Luckily, we may not need to look very far for an answer to this problem. The elements of proportionality as a principle of human rights limitations have been applied for decades in both civil and common law by most democratic high courts, including the ECtHR and the CJEU. They go a long way in helping us keep a level head and escape the ideational pull of China. That is because they remind us to always look for solutions at the lower end of the invasiveness spectrum. Especially the test of necessity, which together with legitimacy, adequacy, and proportionality stricto sensu make up the principle of proportionality, now proves a potent guideline for balancing the concerns of public health and privacy. It prescribes that “the government may only use the least restrictive measure for achieving the aim, the one that causes least damage to protected rights and interests”. In our context, this means that the measure (or combination of measures) that is least invasive to our right to privacy but still manages to achieve its aim should be implemented, with no further regard paid to the more invasive ideas promoted in other parts of the globe.

Obviously, this assessment stands and falls with how one defines this aim. This comes with another trap that is as easy to fall into as it is crucial to avoid. With daily death toll tickers dominating the news cycle, the snake charmers of surveillance might proclaim that in order to keep the number of deaths as low as possible, no sacrifice can be too great. Of course, these numbers are very important; there’s a human being and a tale of suffering and grief behind each one. Yet, it is an inconvenient but also quite confidence-inspiring truth about our democratic societies that they always seek to strike a balance between liberty and security, even manage to resolve this ostensible contradiction on good days. Even though Covid-19 is novel territory for all of us, it still takes place on that very same tension field, which the principle of proportionality and the test of necessity help us navigate.

The sensible aim endorsed by epidemiologists is therefore to bring and keep the rate of infections below 1 to halt the exponential growth of the virus in the population.
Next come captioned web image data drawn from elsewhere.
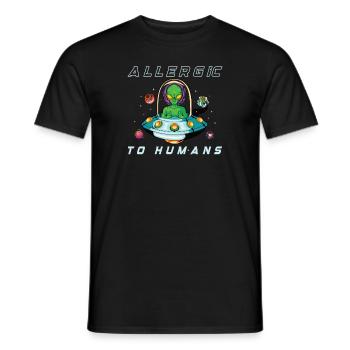 Alien Extraterrestrial Area 51 Ufo Space Geek - Männer T-Shirt - Schwarz - Vorne - AI Model Male 178 light (178cm)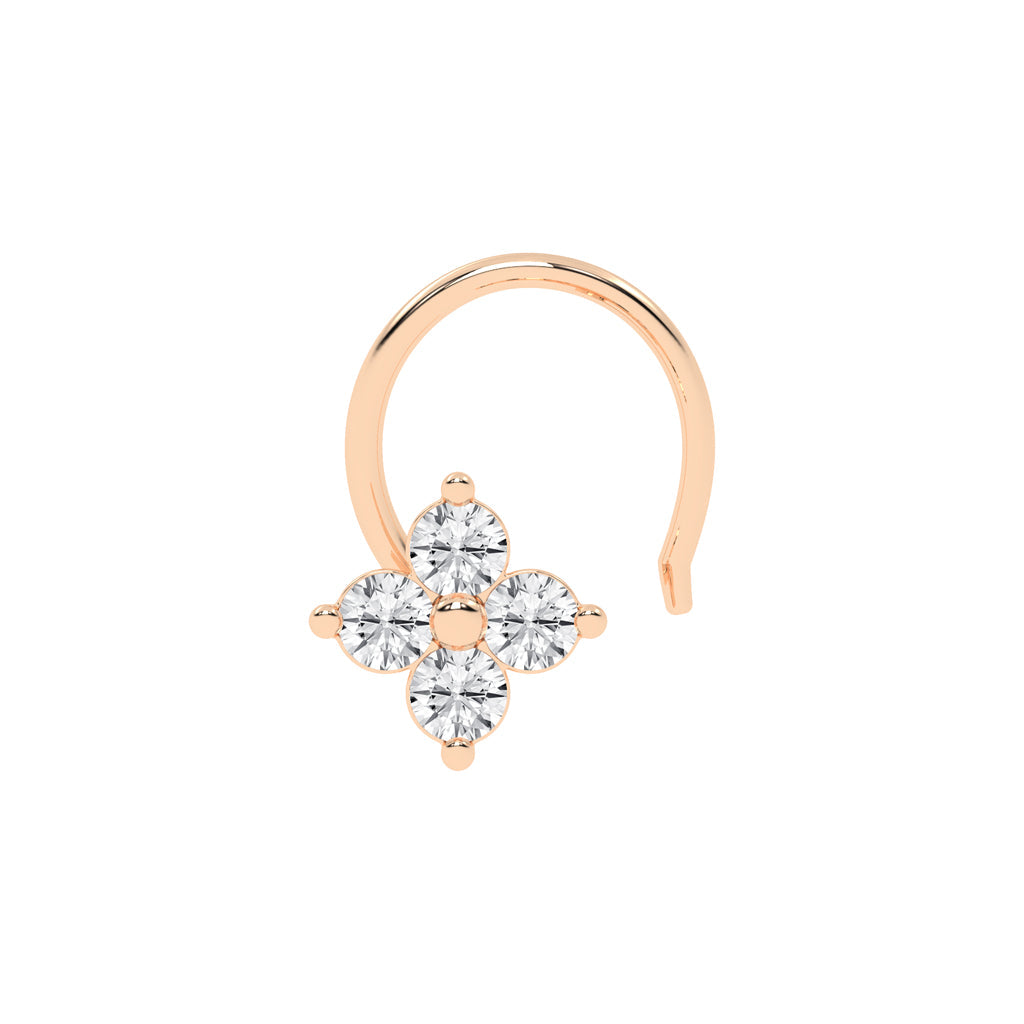 Luminous Petal Bloom Nose Pin
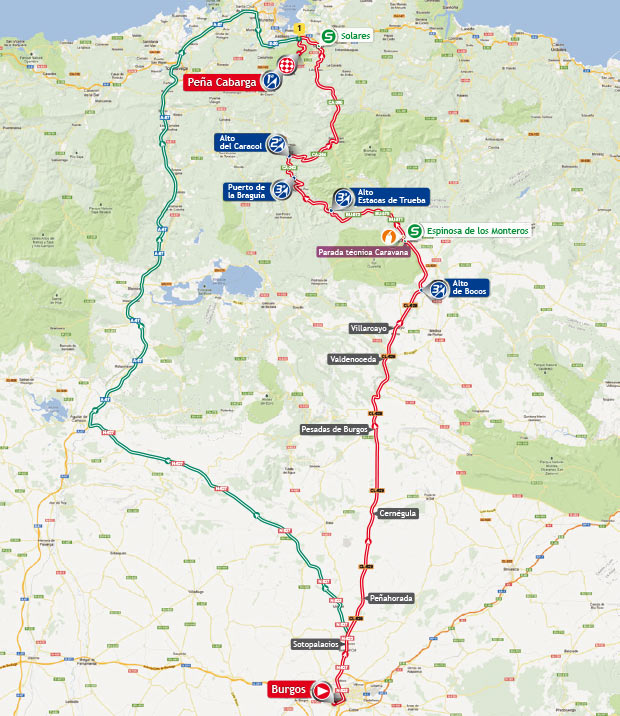 vuelta stage 18 map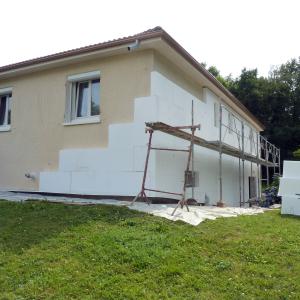 Réalisation Maison Pasquier - chantier de toiture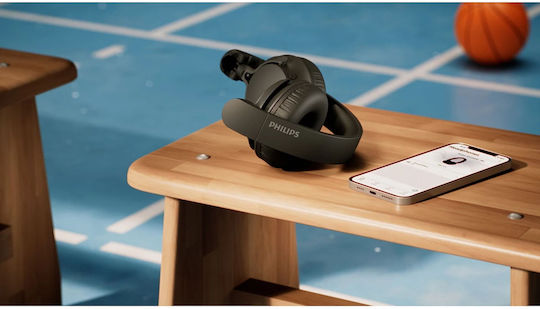 Philips TAH4000BK/00 Wireless Bluetooth Over Ear Headphones with 70 Hours Playing Time and Quick Charge Black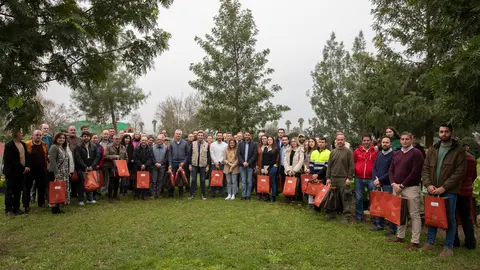 Jornada de entrega de semillas de variedades hortícolas a los municipios de la provincia (FOTO: cedida)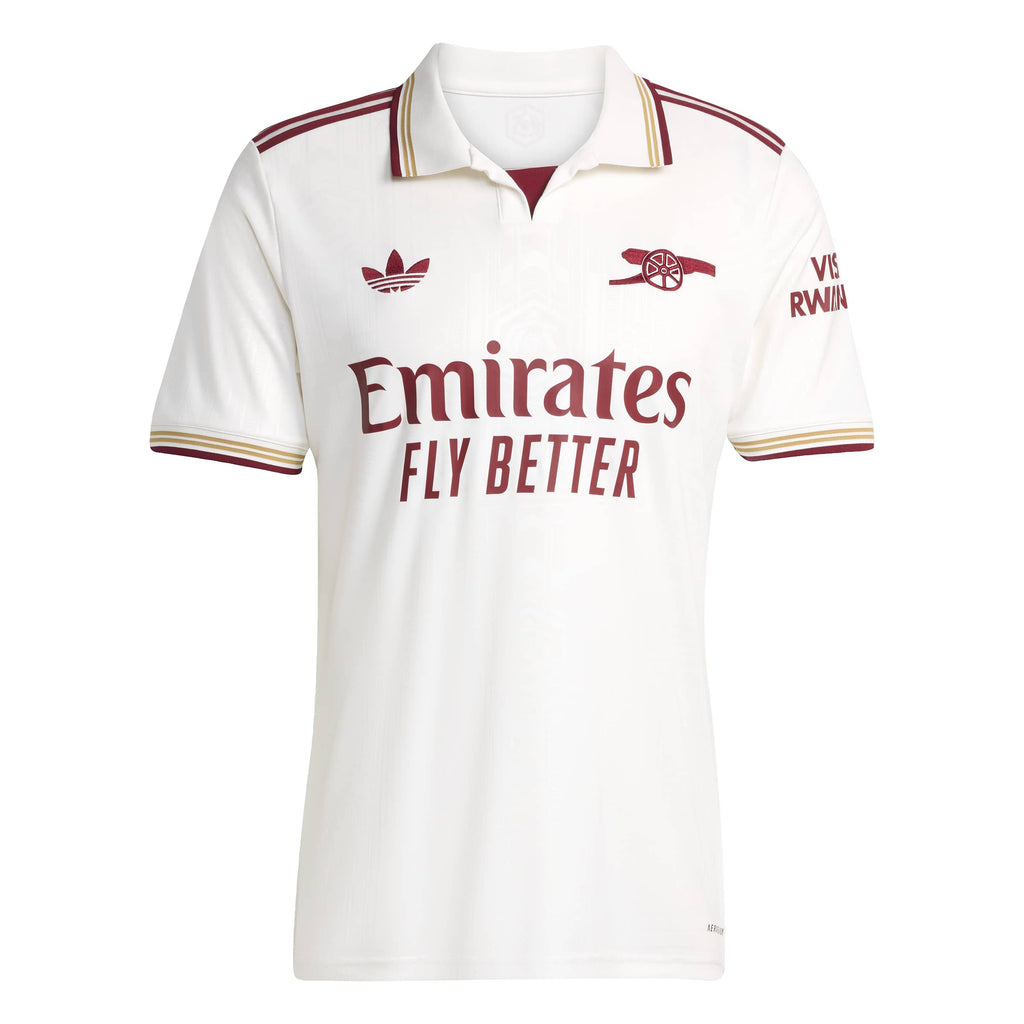 Arsenal FC EPL Adidas Men White 2025/26 Replica Third Jersey product image 1, provided for visual reference and product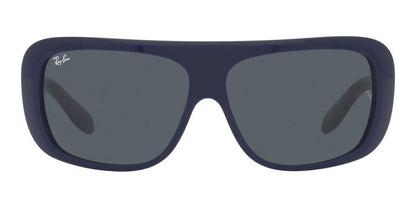Ray-Ban RB2196 Blair Rectangular Sunglasses, Blue/Blue, 61 mm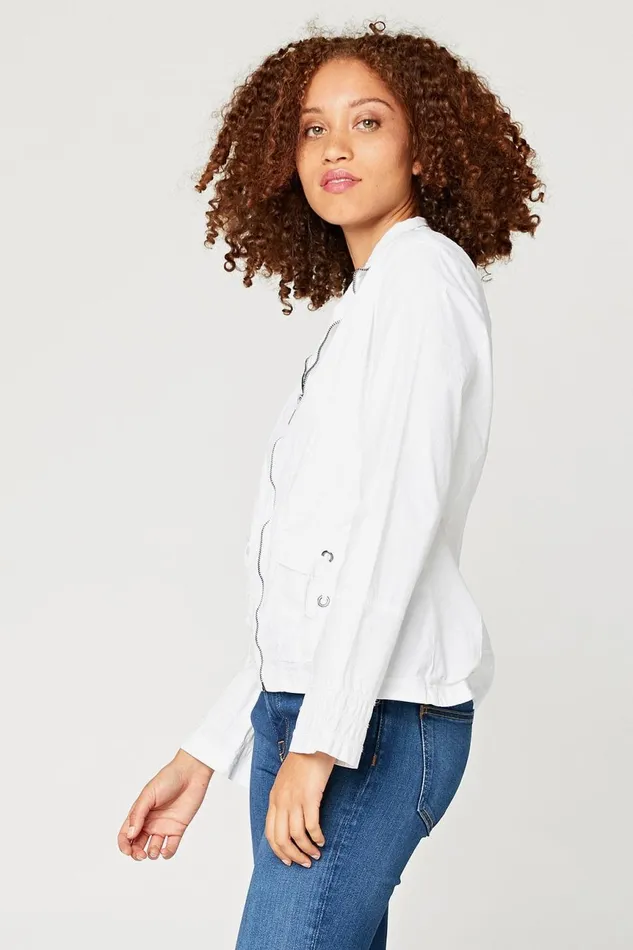 Clothing Jackets XCVI Picturesque Jacket White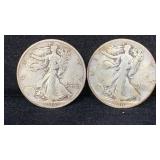 1936-P&D Silver Walking Liberty Half Dollars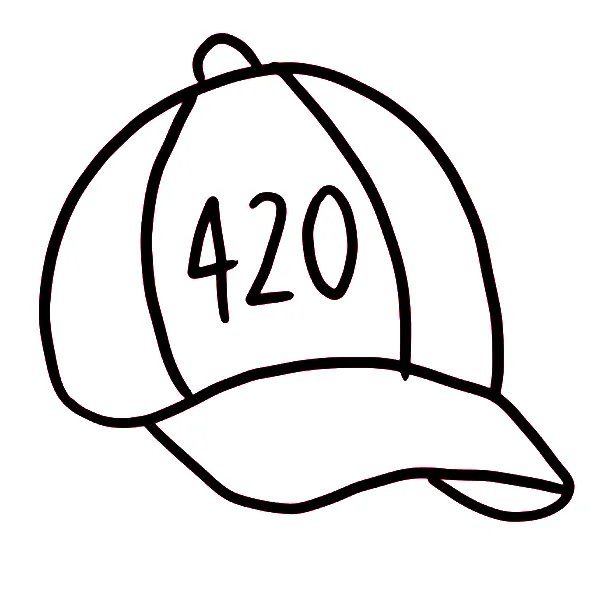 420 cap Tattoo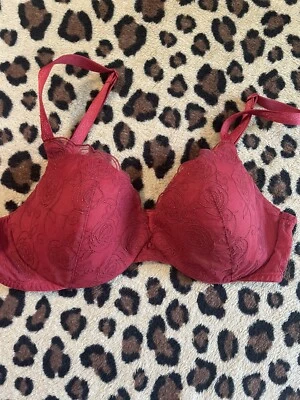 Sutiã de mergulho 36C/80 Bali vermelho desejo de renda bordado sobre espuma com aro 3193 - Imagem 1 de 4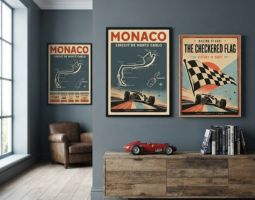 Racing Wall Art Banner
This is the “the hammer and the dance”. Heavy social distancing through national lockdowns and curfews is the hammer drastically curtailing the rate of infection. A gradual return to the world outside while playing around with various interventions to keep it below 1 is us dancing.

It is the dance and not the hammer where tech solutions will come in in Europe, helping health authorities to rapidly trace new infection chains and allowing citizens to evaluate their risk. Looking to Taiwan or Singapore, whose response to the virus has been a multitude more balanced than China’s but no less effective, shows us that once the number of active cases has receded and our lockdowns will be lifted, radical surveillance will not be necessary to achieve our aim. The chances are good that in combination with a significant hike in testing, equipment production, and health authority hiring, as well as reasonable interventions into public life — such as social distancing of risk groups or a temporary ban on mass gatherings — fairly non-invasive contact tracing methods will be all that is needed to successfully manage the virus.

Perhaps, for all the ways in which this crisis endangers our way of life, it may really prove to be an opportunity as well. To demonstrate that civil liberty and privacy, to which European democracies have claimed to subscribe time and again, isn’t a fair-weather ideal that gets thrown over board once the going gets rough. The principle of necessity might lead us to an Open Source risk map, a modified version of TraceTogether, or even a replication of the Singaporean app, but it will ensure that we avoid thinking that anything less extreme than what China does is somehow acceptable. It will also remind us that the real trailblazers on the harnessing of digital technology these days (and always) aren’t the countries who implement the most extreme ideas or engage in the most intimidating security theatre but those who get results with the least invasive of measures.